Will the real Brian Sandoval please stand up?

This past week the Nevada governor stood virtually alone in rebuking Attorney General Adam Laxalt for joining in a lawsuit seeking to block Interior Department plans to enforce draconian land use restrictions to protect the vast habitat of the greater sage grouse across 11 Western states.

“Prematurely embroiling the state in costly litigation at this juncture threatens to compromise future collaborative efforts to implement the Nevada plan developed over the last four years …” says a statement released by Sandoval’s spokeswoman while he was out of the country. “The governor believes that joining a lawsuit now will chill ongoing discussions …”

How do you chill “discussions” that have been frozen solid?

In July in a 12-page letter to the acting head of the state Bureau of Land Management, the same Brian Sandoval railed that the state had been stonewalled and ignored in efforts to draft plans for protecting sage grouse. He noted that the final 3,500-page land use plan released in May left unresolved, dismissed or ignored issues raised by the state.

Sandoval wrote that the plan “contains many new elements that disregard best science, Nevada’s state and local plans, and federal law. It is disappointing that this process has changed from a collaborative, proactive approach, to a now heavy-handed, federal approach that uses status-quo approaches and relies primarily on information from federal officials in Washington, D.C. …”

The acting director replied within a week with vague promises of clarifications and a couple of “respectfully declines to adopt.”

Sandoval fired off an appeal to the head of the BLM calling the state director’s response “specious in nature and nearly identical to the text used” in previous denials.

Five weeks later the head of the BLM, Neil Kornze, a former aide to Harry Reid, wrote the governor, “I … respectfully deny your appeal,” though he did “look forward to our continued coordination …”

Now Sandoval thinks he can negotiate with the same people who have repeatedly dismissed, ignored, snubbed and denied his every entreaty?

Laxalt is speaking the Interior Department’s language. These Washington bureaucrats live by sue and settle. That’s how we got the September deadline for listing grouse as endangered or not — a settled lawsuit from self-styled conservation groups.

A funny thing happened on the way to the listing. Interior discovered the grouse are not endangered. The agency stated that “the charismatic rangeland bird does not warrant protection under the Endangered Species Act,” because its population has stabilized.

Instead, without the legal nicety of listing, Interior immediately announced arbitrary land use restrictions.

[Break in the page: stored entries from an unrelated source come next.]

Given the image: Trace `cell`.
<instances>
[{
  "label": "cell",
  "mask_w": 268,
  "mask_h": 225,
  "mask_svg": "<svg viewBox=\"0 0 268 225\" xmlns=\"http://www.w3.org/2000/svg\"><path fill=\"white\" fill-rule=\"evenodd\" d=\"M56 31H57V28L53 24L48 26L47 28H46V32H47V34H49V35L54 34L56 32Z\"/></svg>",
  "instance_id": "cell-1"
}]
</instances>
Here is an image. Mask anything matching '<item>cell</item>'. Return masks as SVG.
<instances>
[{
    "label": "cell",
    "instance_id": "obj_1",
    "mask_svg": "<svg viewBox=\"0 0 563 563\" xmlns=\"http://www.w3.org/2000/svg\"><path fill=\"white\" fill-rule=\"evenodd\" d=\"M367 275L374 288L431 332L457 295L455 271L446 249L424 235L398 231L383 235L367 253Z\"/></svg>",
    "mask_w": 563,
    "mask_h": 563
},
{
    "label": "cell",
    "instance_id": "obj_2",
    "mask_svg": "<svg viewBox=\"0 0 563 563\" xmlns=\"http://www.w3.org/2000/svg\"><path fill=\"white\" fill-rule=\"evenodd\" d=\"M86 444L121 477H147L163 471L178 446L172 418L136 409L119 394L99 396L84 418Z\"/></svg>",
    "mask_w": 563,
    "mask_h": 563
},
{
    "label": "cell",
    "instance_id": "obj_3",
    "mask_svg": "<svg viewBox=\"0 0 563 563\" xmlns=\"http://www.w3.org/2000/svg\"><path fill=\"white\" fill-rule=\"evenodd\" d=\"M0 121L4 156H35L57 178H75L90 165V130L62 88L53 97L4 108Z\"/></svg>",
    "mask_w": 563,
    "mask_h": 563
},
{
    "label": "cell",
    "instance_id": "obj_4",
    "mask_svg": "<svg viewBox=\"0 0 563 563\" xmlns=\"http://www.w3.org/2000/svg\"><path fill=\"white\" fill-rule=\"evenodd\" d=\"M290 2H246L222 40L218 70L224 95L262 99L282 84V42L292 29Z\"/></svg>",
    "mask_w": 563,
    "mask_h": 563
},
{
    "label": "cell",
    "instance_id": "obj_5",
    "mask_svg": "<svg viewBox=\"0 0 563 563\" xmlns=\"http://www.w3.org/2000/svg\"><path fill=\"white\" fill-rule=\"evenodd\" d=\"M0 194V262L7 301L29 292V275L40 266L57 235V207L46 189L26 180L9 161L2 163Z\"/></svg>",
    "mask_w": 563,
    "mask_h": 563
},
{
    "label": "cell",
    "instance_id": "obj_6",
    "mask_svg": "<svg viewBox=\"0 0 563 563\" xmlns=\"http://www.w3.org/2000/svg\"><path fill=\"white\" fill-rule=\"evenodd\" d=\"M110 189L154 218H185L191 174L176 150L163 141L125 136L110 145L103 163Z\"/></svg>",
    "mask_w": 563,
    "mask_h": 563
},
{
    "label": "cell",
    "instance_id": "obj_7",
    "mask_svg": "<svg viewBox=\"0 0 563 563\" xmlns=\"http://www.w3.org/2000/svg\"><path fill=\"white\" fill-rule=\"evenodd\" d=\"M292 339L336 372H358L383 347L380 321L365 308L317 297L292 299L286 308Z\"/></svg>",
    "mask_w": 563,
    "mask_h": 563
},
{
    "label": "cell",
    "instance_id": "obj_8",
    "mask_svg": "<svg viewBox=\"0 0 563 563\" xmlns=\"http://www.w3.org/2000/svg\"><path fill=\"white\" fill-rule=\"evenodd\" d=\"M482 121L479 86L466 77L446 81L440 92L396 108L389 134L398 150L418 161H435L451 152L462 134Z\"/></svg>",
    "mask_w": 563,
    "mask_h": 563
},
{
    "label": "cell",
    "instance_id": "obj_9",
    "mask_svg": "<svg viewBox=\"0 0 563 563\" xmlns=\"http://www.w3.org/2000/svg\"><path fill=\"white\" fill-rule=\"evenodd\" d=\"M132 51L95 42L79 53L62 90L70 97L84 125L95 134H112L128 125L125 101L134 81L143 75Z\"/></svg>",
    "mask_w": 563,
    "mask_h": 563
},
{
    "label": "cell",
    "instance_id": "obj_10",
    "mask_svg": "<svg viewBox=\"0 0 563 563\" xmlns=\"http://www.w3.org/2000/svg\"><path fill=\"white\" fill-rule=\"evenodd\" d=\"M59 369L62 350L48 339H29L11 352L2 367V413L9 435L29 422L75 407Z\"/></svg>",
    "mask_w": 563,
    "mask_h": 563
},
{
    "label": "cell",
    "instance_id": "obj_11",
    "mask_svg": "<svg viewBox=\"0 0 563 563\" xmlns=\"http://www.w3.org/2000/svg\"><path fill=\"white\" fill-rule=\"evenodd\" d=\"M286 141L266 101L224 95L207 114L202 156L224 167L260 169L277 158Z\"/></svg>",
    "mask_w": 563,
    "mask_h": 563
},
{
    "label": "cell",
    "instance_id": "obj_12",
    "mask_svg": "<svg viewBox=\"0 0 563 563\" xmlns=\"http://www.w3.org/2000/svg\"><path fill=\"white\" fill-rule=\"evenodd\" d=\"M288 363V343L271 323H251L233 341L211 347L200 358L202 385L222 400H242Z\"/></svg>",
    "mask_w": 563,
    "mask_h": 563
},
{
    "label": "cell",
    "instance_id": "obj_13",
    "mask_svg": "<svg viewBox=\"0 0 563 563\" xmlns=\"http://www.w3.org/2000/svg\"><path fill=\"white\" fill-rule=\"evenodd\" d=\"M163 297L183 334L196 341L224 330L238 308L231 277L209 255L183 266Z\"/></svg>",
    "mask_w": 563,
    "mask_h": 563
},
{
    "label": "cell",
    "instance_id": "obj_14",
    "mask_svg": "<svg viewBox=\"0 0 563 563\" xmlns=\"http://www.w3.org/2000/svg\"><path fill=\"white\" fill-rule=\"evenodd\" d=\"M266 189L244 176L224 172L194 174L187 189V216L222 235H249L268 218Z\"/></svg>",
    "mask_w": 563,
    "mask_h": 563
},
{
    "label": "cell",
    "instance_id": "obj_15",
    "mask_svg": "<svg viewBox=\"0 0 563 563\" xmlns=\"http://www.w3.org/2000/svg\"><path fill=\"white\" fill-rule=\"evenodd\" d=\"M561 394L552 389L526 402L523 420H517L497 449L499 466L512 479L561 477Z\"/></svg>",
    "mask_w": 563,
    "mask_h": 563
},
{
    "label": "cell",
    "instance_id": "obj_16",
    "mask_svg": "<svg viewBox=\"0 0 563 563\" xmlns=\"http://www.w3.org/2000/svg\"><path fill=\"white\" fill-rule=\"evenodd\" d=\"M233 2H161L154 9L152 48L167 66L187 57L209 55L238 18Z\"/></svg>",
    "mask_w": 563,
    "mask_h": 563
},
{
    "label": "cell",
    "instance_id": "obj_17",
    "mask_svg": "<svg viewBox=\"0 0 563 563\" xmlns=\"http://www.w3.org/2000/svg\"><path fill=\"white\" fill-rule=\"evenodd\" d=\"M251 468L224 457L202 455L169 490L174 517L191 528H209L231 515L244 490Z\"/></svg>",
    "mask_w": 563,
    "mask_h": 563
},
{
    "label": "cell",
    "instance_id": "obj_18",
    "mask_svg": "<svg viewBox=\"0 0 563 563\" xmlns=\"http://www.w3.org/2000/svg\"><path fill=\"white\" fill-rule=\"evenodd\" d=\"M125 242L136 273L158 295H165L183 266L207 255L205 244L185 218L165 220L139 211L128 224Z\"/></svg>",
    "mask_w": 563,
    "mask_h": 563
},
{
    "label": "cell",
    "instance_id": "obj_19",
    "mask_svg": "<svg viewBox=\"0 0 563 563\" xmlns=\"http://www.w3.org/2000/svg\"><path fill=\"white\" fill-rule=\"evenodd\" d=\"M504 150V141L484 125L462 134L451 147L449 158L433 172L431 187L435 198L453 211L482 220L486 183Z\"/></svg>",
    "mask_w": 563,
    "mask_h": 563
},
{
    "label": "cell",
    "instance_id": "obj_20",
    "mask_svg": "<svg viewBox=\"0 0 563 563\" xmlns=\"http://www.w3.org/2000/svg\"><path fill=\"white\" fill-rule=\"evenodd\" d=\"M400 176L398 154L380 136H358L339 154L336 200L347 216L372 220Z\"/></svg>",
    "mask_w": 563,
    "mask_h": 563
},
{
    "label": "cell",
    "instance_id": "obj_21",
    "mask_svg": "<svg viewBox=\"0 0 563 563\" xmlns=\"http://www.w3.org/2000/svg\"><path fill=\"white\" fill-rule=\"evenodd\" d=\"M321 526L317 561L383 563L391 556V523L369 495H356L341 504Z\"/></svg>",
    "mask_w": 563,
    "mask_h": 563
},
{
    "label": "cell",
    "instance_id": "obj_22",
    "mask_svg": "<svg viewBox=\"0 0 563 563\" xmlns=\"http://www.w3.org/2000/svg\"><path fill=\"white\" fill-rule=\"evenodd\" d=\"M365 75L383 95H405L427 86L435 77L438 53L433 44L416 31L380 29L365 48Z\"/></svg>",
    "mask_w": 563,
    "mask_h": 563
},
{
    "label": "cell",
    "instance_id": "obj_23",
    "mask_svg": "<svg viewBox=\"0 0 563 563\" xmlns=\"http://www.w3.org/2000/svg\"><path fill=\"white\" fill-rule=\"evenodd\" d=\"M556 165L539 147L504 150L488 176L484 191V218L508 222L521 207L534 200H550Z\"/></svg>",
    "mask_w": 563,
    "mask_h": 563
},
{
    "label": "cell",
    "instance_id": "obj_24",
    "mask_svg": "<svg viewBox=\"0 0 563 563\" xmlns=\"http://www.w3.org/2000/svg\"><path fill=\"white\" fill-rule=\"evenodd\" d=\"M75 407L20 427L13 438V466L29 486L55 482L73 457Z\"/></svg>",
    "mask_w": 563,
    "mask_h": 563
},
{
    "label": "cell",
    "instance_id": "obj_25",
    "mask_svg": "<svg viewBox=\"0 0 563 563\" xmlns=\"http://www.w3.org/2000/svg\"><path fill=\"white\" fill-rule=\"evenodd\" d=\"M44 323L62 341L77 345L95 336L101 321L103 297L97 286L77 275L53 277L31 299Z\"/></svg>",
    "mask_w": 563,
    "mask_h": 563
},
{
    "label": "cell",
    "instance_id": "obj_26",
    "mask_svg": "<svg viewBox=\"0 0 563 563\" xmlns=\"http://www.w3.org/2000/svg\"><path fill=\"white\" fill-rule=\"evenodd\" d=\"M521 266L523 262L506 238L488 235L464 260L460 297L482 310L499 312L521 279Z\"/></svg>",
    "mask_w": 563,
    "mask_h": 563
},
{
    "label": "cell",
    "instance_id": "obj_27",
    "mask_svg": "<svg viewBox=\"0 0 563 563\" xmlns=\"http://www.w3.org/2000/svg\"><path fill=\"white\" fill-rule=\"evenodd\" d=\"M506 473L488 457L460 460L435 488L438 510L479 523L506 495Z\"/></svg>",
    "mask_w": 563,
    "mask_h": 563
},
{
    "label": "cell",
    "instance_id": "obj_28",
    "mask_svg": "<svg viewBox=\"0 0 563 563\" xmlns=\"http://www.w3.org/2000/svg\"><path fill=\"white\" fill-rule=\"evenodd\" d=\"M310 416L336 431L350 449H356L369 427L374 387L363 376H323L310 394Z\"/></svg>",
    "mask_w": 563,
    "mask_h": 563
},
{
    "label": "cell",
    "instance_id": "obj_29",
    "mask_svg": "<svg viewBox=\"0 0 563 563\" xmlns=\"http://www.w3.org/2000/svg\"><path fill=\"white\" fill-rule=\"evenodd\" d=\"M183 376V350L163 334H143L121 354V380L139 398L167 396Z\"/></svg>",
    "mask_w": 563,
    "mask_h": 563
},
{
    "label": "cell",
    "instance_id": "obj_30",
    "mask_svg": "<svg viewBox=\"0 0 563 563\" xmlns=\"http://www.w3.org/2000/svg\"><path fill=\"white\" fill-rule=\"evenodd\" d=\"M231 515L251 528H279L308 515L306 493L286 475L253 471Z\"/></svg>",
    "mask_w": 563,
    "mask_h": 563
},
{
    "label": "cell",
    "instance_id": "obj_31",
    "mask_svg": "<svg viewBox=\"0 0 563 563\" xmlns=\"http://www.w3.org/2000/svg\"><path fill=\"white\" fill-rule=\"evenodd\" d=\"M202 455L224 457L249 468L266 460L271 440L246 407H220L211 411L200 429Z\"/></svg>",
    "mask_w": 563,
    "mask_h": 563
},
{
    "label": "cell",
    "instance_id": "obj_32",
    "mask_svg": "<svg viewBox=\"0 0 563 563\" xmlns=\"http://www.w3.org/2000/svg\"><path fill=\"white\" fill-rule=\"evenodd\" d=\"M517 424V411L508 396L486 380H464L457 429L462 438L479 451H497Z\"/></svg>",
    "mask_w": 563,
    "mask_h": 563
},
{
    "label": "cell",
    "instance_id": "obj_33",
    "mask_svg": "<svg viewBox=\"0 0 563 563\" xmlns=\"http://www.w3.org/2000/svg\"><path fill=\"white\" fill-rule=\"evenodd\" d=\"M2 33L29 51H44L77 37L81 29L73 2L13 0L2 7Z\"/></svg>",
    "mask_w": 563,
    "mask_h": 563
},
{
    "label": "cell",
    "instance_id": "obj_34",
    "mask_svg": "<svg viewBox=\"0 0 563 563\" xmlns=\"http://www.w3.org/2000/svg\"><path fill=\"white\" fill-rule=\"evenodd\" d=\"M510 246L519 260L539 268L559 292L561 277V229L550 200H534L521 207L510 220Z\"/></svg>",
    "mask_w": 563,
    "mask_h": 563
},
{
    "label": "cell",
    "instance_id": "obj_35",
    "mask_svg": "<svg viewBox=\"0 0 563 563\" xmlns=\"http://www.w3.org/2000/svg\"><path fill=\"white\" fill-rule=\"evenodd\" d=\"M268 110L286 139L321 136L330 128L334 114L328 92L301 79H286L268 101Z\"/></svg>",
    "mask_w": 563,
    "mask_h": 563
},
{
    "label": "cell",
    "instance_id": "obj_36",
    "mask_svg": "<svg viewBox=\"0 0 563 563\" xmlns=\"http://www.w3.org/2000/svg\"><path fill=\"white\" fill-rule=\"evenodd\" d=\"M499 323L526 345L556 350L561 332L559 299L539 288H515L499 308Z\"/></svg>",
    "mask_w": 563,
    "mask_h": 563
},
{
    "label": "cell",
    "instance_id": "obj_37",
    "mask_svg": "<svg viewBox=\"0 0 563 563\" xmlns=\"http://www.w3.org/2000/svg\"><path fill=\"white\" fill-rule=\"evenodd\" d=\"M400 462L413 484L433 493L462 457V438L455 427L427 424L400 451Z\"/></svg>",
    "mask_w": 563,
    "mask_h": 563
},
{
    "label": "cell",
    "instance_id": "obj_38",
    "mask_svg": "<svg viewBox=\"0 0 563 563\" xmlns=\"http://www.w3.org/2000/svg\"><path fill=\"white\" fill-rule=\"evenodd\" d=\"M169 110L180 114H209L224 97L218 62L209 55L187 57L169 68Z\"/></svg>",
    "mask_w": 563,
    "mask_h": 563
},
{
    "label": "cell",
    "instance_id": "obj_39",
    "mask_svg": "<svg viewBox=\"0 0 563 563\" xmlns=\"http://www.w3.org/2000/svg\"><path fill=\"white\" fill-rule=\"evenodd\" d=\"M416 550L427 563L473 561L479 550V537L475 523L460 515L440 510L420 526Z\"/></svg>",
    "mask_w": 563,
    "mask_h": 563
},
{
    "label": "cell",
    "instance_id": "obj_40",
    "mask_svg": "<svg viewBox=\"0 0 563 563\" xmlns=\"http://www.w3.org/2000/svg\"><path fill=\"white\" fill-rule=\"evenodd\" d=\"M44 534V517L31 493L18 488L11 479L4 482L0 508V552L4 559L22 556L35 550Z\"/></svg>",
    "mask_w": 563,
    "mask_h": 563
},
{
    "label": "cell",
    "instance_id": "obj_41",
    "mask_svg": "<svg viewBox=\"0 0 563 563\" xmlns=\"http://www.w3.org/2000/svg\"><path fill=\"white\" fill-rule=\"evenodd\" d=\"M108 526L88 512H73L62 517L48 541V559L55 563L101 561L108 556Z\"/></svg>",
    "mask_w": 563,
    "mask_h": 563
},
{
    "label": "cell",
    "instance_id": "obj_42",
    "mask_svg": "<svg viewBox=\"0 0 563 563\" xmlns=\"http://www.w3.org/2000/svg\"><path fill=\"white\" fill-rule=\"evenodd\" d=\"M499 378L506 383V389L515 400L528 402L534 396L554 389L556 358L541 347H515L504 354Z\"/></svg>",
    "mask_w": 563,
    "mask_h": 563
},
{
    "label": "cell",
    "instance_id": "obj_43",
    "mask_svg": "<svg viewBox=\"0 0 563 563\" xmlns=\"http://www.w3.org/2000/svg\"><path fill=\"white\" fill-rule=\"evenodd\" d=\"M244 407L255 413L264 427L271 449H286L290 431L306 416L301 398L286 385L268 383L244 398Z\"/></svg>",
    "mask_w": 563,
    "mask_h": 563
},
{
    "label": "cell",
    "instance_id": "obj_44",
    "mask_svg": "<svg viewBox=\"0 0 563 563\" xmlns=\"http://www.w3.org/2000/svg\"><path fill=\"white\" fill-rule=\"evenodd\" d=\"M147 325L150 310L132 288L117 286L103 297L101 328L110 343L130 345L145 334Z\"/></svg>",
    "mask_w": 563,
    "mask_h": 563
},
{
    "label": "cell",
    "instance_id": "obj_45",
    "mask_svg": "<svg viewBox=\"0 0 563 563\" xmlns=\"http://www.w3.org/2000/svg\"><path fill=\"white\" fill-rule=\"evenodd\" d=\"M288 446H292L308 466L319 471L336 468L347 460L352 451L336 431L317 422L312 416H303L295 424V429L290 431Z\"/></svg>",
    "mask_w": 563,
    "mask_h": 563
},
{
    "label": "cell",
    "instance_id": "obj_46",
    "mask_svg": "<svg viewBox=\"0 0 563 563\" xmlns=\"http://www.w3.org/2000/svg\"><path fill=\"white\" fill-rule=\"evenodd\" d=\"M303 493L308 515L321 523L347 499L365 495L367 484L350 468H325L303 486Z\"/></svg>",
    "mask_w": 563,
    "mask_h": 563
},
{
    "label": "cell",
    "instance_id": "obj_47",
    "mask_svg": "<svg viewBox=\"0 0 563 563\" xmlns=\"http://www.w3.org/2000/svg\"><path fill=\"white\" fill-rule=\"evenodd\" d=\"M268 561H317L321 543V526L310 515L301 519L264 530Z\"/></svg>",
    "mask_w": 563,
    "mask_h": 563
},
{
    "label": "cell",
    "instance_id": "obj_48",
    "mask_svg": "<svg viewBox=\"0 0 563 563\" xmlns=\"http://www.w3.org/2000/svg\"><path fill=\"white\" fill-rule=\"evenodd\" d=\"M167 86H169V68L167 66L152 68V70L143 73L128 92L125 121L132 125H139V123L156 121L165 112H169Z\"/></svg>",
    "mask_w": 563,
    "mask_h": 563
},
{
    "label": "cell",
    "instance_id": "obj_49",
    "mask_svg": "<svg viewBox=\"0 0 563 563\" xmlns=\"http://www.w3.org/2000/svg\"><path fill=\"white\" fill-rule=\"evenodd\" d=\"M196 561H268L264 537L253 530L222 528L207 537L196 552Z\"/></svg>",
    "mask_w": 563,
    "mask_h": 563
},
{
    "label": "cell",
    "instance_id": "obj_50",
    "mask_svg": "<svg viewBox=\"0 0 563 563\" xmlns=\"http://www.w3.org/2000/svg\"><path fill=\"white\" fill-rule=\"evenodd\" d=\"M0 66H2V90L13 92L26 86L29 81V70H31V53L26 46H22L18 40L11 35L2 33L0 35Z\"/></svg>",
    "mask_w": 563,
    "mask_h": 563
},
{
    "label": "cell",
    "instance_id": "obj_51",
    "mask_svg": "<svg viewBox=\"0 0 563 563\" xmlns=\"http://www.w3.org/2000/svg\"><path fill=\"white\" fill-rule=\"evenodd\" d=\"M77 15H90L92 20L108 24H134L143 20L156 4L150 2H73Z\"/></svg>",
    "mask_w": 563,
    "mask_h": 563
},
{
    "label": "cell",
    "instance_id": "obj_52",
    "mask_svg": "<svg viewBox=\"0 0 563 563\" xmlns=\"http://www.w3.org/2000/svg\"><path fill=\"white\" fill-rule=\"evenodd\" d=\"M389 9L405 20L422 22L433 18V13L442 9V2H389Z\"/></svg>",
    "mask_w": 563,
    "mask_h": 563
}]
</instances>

The next day Elko and Eureka counties and two mining companies filed a federal lawsuit. This past week Laxalt filed an amended suit that added as plaintiffs the state, seven more counties — Churchill, Humboldt, Lander, Lincoln, Pershing, Washoe and White Pine — another mining company and a Humboldt ranch. An initial hearing is scheduled for Nov. 12.

The suit accuses Interior of violating the Federal Land Policy and Management Act of 1976, the General Mining Laws, the Taylor Grazing Act and numerous other federal laws and agreements. The mining companies and the ranch say new restrictions could put them out of business.

In a press release announcing the litigation, Attorney General Adam Laxalt noted that the federal plan bars mineral exploration and development on 3 million acres within Nevada alone and creates restrictions on grazing and public access on more than 16 million acres in the state.

The decision to sue was applauded by Sen. Dean Heller, the state’s three Republican representatives, numerous local elected officials and business leaders.

Rep. Mark Amodei declared, “When the Department of the Interior completely ignores input from Nevada’s Environmental Impact Statement, I believe no tool should be left in the shed, and one of those tools is litigation.”

Rep. Cresent Hardy agreed, “Those who live closest to the land are the best stewards of it. This has been proven particularly true in Nevada, where locally driven conservation efforts helped keep the sage grouse off of the endangered species list. But the federal government is actively choosing to ignore that reality.”

Rep. Joe Heck, who is running for the Senate seat now held by Reid, observed that Nevadans developed a plan to protect sage grouse habitat, but “that plan was rejected by bureaucrats at the Department of the Interior who have no connection to the land and won’t have to deal with the consequences of their land-use plan.”

Laxalt is speaking Interior’s language, governor.